Dichiara estinto parzialmente il giudizio per cessata materia del contendere. Accoglie per il resto.
Condanna Roma Capitale al pagamento delle spese liquidate in €600,00 oltre accessori di legge e rimborso CUT.
Depositata il 16/01/2026
REPUBBLICA ITALIANA
IN NOME DEL POPOLO ITALIANO
La Corte di Giustizia Tributaria di primo grado di ROMA Sezione 10, riunita in udienza il 27/10/2025 alle ore 09:00 con la seguente composizione collegiale:
GAGLIARDI VANIA, Presidente
TO IO, AT
DI GERONIMO DESIREE', Giudice
in data 27/10/2025 ha pronunciato la seguente
SENTENZA
- sul ricorso n. 6642/2024 depositato il 02/04/2024
proposto da
Ricorrente_1 - CF_Ricorrente_1
Difeso da
Difensore_1 - CF_Difensore_1
ed elettivamente domiciliato presso Email_1
contro
Comune di Roma - V.le Ostiense 131/l 00100 Roma RM
elettivamente domiciliato presso Email_2
Avente ad oggetto l'impugnazione di:
- AVVISO DI ACCERTAMENTO n. 8921 IMU 2018
a seguito di discussione in pubblica udienza
Richieste delle parti:
Ricorrente/Appellante: (Trascrizione delle eventuali richieste ammesse dal Presidente)
Resistente/Appellato: (Trascrizione delle eventuali richieste ammesse dal Presidente)
SVOLGIMENTO DEL PROCESSO
La ricorrente Sig.ra Ricorrente_1 proponeva ricorso avverso avviso di accertamento esecutivo in rettifica n. 8921, relativo all'IMU, annualità 2018, con un importo complessivo pari a € 26.904,54.
La ricorrente eccepiva il mancato riconoscimento della riduzione dell'importo dell'imposta dovuta per i beni locati con contratto a canone concordato;
il mancato riconoscimento della riduzione dell'importo dell'imposta derivante dal riconoscimento del vincolo storico-artistico sui beni immobili ed insisteva per la sospensione dell'efficacia esecutiva dell'atto impugnato e per l'annullamento dello stesso.

^^^^

Esercizi:
1. Scrivi tutte le date complete (giorno, mese e anno) che compaiono nella sentenza tributaria, senza ripeterle.
2. Riprendi la sentenza tributaria e scrivi il seguito subito dopo l'ultima frase riportata.

^^^^

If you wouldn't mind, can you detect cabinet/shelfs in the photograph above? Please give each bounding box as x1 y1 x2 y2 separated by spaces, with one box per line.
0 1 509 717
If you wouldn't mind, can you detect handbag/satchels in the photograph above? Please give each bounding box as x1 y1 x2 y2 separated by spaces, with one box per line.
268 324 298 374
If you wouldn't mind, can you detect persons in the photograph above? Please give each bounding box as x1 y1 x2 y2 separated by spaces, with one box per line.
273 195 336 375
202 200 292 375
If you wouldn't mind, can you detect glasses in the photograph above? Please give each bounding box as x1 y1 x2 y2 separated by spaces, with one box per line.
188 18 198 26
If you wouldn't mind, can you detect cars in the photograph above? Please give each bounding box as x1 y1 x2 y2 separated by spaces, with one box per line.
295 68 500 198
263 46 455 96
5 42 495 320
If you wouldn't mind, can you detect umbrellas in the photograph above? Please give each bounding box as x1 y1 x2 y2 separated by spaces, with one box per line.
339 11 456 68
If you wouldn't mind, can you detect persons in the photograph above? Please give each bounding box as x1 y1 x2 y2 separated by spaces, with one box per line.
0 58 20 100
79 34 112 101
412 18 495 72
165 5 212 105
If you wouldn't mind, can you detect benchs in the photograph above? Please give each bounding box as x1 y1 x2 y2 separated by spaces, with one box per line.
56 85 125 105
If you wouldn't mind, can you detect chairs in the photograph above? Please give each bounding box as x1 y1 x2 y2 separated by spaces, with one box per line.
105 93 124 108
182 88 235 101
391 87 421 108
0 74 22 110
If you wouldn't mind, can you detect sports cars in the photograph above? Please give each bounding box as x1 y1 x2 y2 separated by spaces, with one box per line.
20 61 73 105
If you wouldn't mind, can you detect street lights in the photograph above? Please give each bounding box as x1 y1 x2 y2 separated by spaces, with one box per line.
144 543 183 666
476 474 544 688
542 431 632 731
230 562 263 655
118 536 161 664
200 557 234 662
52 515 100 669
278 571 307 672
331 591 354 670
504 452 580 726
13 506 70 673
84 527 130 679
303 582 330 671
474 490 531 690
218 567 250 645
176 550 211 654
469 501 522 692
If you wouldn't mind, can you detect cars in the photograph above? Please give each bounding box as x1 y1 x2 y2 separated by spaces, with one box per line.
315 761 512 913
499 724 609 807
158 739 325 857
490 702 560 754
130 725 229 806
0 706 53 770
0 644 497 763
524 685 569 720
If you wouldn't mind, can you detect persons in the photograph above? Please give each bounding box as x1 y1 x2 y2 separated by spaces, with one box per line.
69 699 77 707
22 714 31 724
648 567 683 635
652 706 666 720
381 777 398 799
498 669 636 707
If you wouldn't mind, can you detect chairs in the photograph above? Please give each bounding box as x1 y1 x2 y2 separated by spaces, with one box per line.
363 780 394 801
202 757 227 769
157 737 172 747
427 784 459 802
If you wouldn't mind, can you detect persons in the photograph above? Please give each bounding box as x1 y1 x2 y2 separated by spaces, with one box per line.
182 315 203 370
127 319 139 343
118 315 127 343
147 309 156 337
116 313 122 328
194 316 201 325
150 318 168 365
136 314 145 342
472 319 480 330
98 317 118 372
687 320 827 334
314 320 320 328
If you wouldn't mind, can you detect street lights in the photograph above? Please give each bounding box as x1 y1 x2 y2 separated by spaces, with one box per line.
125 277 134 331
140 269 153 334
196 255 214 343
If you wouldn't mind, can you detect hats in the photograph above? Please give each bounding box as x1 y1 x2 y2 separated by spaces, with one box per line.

^^^^

Soluzioni:
1. 16/01/2026, 27/10/2025, 02/04/2024

2.
Si costituiva in giudizio Roma Capitale controdeducendo l'emissione del provvedimento di annullamento parziale Prot. n. QB/2024/411607 del 29/05/2024 riconoscendo le doglianze della ricorrente rispetto al diritto della stessa di riduzione dell'imposta per i beni immobili locati con contratto a canone concordato.
Roma Capitale insisteva per la debenza dell'imposta nella stessa misura accertata per i restanti beni immobili e per il rigetto del ricorso.
Parte ricorrente replicava alle controdeduzioni depositando una sentenza emessa da codesta medesima corte avverso l'impugnazione dell'avviso di accertamento relativo ai medesimi immobili da parte del fratello che si era concluso con l'accoglimento del ricorso ed insisteva per l'accoglimento del ricorso.
La causa era trattenuta in decisione.
MOTIVI DELLA DECISIONE
Nel merito della controversia.
La Corte di Giustizia Tributaria osserva, preliminarmente, che Roma Capitale ha emesso il provvedimento di annullamento parziale Prot. n. QB/2024/411607 del 29/05/2024 riconoscendo le doglianze della ricorrente rispetto al diritto della stessa di riduzione dell'imposta per i beni immobili locati con contratto a canone concordato ex art. 1 comma 10 della Legge di Stabilità 2016 n. 208/2015 che prevede una riduzione dell'IMU pari al 25% relativamente agli immobili locati a canone concordato di cui alla n. 431/1998.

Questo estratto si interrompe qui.